═════ Dataset entries ═════

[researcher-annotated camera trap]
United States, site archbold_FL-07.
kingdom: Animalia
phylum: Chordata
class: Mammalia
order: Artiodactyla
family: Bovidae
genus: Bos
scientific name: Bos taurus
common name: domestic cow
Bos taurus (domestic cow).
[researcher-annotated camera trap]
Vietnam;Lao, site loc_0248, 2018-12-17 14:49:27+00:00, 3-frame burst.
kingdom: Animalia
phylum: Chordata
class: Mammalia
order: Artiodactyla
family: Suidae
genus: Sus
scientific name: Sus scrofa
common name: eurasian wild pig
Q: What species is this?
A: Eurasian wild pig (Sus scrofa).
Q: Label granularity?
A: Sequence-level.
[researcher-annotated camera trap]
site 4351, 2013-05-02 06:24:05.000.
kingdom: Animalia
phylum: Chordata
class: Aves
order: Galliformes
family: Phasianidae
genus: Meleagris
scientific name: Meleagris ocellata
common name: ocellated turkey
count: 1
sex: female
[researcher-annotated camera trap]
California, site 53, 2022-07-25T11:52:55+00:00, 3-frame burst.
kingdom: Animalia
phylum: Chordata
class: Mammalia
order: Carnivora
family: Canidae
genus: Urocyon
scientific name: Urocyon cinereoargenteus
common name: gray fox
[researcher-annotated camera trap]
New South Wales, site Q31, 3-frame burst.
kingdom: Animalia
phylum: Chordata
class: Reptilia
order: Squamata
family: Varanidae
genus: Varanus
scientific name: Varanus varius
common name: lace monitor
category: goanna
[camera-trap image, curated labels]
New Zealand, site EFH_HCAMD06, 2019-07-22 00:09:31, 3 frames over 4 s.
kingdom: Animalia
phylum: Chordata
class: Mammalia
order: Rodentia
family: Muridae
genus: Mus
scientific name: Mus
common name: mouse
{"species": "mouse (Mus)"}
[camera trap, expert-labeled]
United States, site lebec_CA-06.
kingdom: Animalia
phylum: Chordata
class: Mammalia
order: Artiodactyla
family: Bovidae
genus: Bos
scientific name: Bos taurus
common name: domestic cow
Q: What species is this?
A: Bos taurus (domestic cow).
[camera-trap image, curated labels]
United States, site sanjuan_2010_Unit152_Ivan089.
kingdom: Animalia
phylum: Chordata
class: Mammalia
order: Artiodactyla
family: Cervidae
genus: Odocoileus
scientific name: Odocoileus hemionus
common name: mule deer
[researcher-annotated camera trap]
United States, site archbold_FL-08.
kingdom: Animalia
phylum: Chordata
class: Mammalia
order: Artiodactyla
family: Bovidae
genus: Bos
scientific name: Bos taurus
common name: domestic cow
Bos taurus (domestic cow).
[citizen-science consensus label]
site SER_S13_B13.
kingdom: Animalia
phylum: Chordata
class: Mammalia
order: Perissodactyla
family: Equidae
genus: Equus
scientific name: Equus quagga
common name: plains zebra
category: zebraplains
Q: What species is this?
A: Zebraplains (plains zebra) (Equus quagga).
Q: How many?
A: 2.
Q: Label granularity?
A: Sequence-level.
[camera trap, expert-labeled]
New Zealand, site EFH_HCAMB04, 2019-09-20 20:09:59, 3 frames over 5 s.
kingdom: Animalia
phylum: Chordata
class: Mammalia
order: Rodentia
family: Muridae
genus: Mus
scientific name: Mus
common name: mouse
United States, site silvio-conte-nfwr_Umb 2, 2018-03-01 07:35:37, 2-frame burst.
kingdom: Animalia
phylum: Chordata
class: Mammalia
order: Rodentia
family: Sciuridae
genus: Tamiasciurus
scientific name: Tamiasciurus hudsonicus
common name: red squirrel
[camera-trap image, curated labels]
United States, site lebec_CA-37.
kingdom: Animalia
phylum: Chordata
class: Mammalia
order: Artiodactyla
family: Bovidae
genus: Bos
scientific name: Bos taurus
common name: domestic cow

═════

## What is being asked
Each line of the data above should appear again in your answer, exactly as given.

## Result of this task
[researcher-annotated camera trap]
United States, site archbold_FL-07.
kingdom: Animalia
phylum: Chordata
class: Mammalia
order: Artiodactyla
family: Bovidae
genus: Bos
scientific name: Bos taurus
common name: domestic cow
Bos taurus (domestic cow).
[researcher-annotated camera trap]
Vietnam;Lao, site loc_0248, 2018-12-17 14:49:27+00:00, 3-frame burst.
kingdom: Animalia
phylum: Chordata
class: Mammalia
order: Artiodactyla
family: Suidae
genus: Sus
scientific name: Sus scrofa
common name: eurasian wild pig
Q: What species is this?
A: Eurasian wild pig (Sus scrofa).
Q: Label granularity?
A: Sequence-level.
[researcher-annotated camera trap]
site 4351, 2013-05-02 06:24:05.000.
kingdom: Animalia
phylum: Chordata
class: Aves
order: Galliformes
family: Phasianidae
genus: Meleagris
scientific name: Meleagris ocellata
common name: ocellated turkey
count: 1
sex: female
[researcher-annotated camera trap]
California, site 53, 2022-07-25T11:52:55+00:00, 3-frame burst.
kingdom: Animalia
phylum: Chordata
class: Mammalia
order: Carnivora
family: Canidae
genus: Urocyon
scientific name: Urocyon cinereoargenteus
common name: gray fox
[researcher-annotated camera trap]
New South Wales, site Q31, 3-frame burst.
kingdom: Animalia
phylum: Chordata
class: Reptilia
order: Squamata
family: Varanidae
genus: Varanus
scientific name: Varanus varius
common name: lace monitor
category: goanna
[camera-trap image, curated labels]
New Zealand, site EFH_HCAMD06, 2019-07-22 00:09:31, 3 frames over 4 s.
kingdom: Animalia
phylum: Chordata
class: Mammalia
order: Rodentia
family: Muridae
genus: Mus
scientific name: Mus
common name: mouse
{"species": "mouse (Mus)"}
[camera trap, expert-labeled]
United States, site lebec_CA-06.
kingdom: Animalia
phylum: Chordata
class: Mammalia
order: Artiodactyla
family: Bovidae
genus: Bos
scientific name: Bos taurus
common name: domestic cow
Q: What species is this?
A: Bos taurus (domestic cow).
[camera-trap image, curated labels]
United States, site sanjuan_2010_Unit152_Ivan089.
kingdom: Animalia
phylum: Chordata
class: Mammalia
order: Artiodactyla
family: Cervidae
genus: Odocoileus
scientific name: Odocoileus hemionus
common name: mule deer
[researcher-annotated camera trap]
United States, site archbold_FL-08.
kingdom: Animalia
phylum: Chordata
class: Mammalia
order: Artiodactyla
family: Bovidae
genus: Bos
scientific name: Bos taurus
common name: domestic cow
Bos taurus (domestic cow).
[citizen-science consensus label]
site SER_S13_B13.
kingdom: Animalia
phylum: Chordata
class: Mammalia
order: Perissodactyla
family: Equidae
genus: Equus
scientific name: Equus quagga
common name: plains zebra
category: zebraplains
Q: What species is this?
A: Zebraplains (plains zebra) (Equus quagga).
Q: How many?
A: 2.
Q: Label granularity?
A: Sequence-level.
[camera trap, expert-labeled]
New Zealand, site EFH_HCAMB04, 2019-09-20 20:09:59, 3 frames over 5 s.
kingdom: Animalia
phylum: Chordata
class: Mammalia
order: Rodentia
family: Muridae
genus: Mus
scientific name: Mus
common name: mouse
United States, site silvio-conte-nfwr_Umb 2, 2018-03-01 07:35:37, 2-frame burst.
kingdom: Animalia
phylum: Chordata
class: Mammalia
order: Rodentia
family: Sciuridae
genus: Tamiasciurus
scientific name: Tamiasciurus hudsonicus
common name: red squirrel
[camera-trap image, curated labels]
United States, site lebec_CA-37.
kingdom: Animalia
phylum: Chordata
class: Mammalia
order: Artiodactyla
family: Bovidae
genus: Bos
scientific name: Bos taurus
common name: domestic cow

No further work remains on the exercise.